Politics. Love. Slacking. Many things that were once taboo are new workplace norms.
Where and how we work definitely changed when the pandemic hit. But researchers are finding workplace culture may have changed the most.
“Leaders need to acknowledge this significant culture shift in the workplace,” says Jeniffer Strub, Director of Human Resources for Vyond. “Our workplaces have become much more personal. The pandemic has made many of us realize that the strict workplace norms we operated under for so long are not important in the grand scheme of things.”
Norms – such as 9-to-5 and meeting-heavy days – that once commanded work life are growing out of style. And new workplace norms – such as flexibility and adaptability – are taking over.
HR leaders and front-line managers will want to learn the new norms and figure out how to manage for them.
Here are six emerging cultural norms Vyond researchers found – and tips on approaching them in your workplace.
Talking politics, religion OK
Work was like a cocktail party: Don’t talk about politics, religion and money. Not anymore, though.
Just 23% of employees think discussing politics and religion at work is out of line. That’s down from 43% in a year. Apparently, money is still off the discussion block, though.
Management tip: Political and religious discussions are still dangerous because they tend to evoke a lot of emotion. So front-line managers want to pay attention for heated arguments and step in long before anyone feels threatened or harassed.
Office romance in style
About half of employees considered finding love at work a no-no last year. Now, just 20% find issue with the new workplace norm.
Of course, HR can’t dictate where love happens – in your workspace or a remote setting. But some companies still have policies regarding workplace romance and/or nepotism.
Management tip: Now might be a good time to check your policies to see if they need any updates to cover the new work world. Or perhaps you might want to share the policy with employees again to remind them of how it stands.
Social media scrolling isn’t slacking
Employees used to hide Facebook scrolling and Instagram posting. They didn’t want the boss to walk by and think they were slacking.
But it’s not as much of a concern now with new workplace norms. Just about 25% of employees think jumping on social media while working is a no-no. Almost half considered it taboo last year.
Management tip: As employees spend more time on social media at work, HR leaders and front-line managers will want to update them on your social media policies. And those policies should include guidelines on the kind of – if any – content that can be shared from work.
Proper messaging matters more
People used to just want know about things in their company that affected them. Now, employees care about how they learn what’s going on.
Nearly 45% of employees say they’re frustrated when colleagues share information through the wrong channels. For instance, someone might use a collaboration platform when an email would’ve been more appropriate.
But it’s not just about where the message is. Employees say how the message is conveyed is important, too.
Management tip: Strub says, “As the workplace changes, it’s important that the way leaders communicate with employees changes along with it. This could mean approaching employee communications with more personal storytelling and vulnerability.” You might want to establish some communication guidelines on which channels are appropriate for different kinds of messages. For instance, use email to share information, use Slack for collaboration and make calls for emergencies.
Management takes a new tone
“You aren’t going to see the same workforce you said goodbye to last March,” says Terri Patterson, Principal at Control Risks’ crisis and security consulting practice.
Many people are more vulnerable today than they were a year ago, Patterson has found. Things they may have never been talked about in work before will likely become common conversations – from personal and financial troubles to increased fears and challenges.

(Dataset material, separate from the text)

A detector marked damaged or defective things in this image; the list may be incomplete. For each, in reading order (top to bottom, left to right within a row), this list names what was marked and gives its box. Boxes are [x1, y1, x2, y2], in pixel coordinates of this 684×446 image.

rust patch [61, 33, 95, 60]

Management tip: “Set the tone at the top,” Patterson says. “Be flexible. Listen to concerns. Be aware of indicators that people are struggling or at risk.”
Balance is a bigger struggle
No matter where employees actually work, more of them are concerned about finding a balance in the new workplace norms.
Both men and women reported a dip in work-life balance, according to the Vyond study. And there’s a desire to get it back in order.
Management tip: Flexibility helps, but so does a check – and possible adjustment – on work standards. Strub explains, “When we’re all working from home and struggling to balance everything – whether it be childcare, creating an office space in a small apartment or home, working alongside multiple roommates, or dealing with mental health challenges brought on by the stress of the pandemic – does it really matter if our Zoom background doesn’t seem ‘professional?’ It doesn’t, and it’s important that leaders convey this newfound acceptance and relaxing of rigidity at work.”